5. Il résulte de ce qui précède, sans qu’il soit besoin d’examiner les autres moyens de la requête, que M. B est fondé à demander l’annulation de l’arrêté du préfet de police du 15 janvier 2025.
Sur l’injonction :
6. Eu égard au motif d’annulation retenu, le présent jugement n’implique pas nécessairement que l’administration prenne une nouvelle décision dans un sens déterminé mais seulement qu’elle réexamine la demande de M. B. Il y a lieu, par suite, d’enjoindre au préfet de police ou au préfet territorialement compétent de procéder à ce réexamen dans un délai de trois mois suivant la notification du jugement. Il n’y a en revanche pas lieu d’assortir cette injonction d’une astreinte.
Sur les frais liés au litige :
7. Il y a lieu, dans les circonstances de l’espèce, de mettre à la charge de l’Etat le versement à M. B d’une somme de 1 200 euros au titre de l’article L. 761-1 du code de justice administrative.
D E C I D E :
Article 1er : L’arrêté du préfet de police du 15 janvier 2025 est annulé.
Article 2 : Il est enjoint au préfet de police ou au préfet territorialement compétent de procéder au réexamen de la demande de titre de séjour de M. B dans le délai de trois mois à compter de la notification du présent jugement.

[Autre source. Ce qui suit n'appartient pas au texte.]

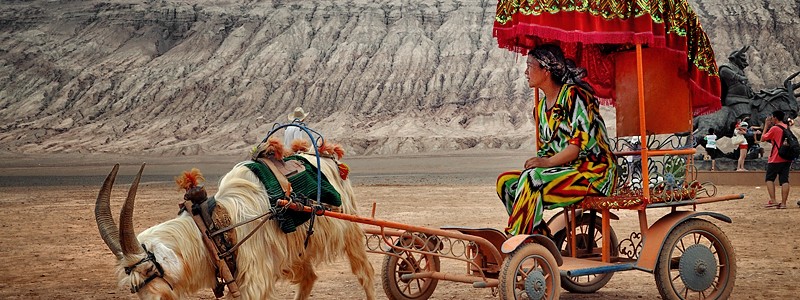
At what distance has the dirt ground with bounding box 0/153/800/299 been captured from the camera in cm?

Article 3 : L’Etat versera à M. B une somme de 1 200 euros au titre de l’article L. 761-1 du code de justice administrative.
Article 4 : Le surplus des conclusions de la requête de M. B est rejeté.
Article 5 : Le présent jugement sera notifié à M. A B et au préfet de police.
Délibéré après l’audience du 13 mai 2025, à laquelle siégeaient :
M. Simonnot, président,
Mme Calladine, première conseillère,
M. Kusza, premier conseiller.
Rendu public par mise à disposition au greffe le 3 juin 2025.
Le rapporteur,
signé
M. KUSZA
Le président,
signé
J.-F. SIMONNOTLa greffière,
signé
M.-C. POCHOT
La République mande et ordonne au préfet de police ou, le cas échéant, au préfet territorialement compétent en ce qui le concerne ou à tous commissaires de justice à ce requis en ce qui concerne les voies de droit commun contre les parties privées, de pourvoir à l’exécution de la présente décision.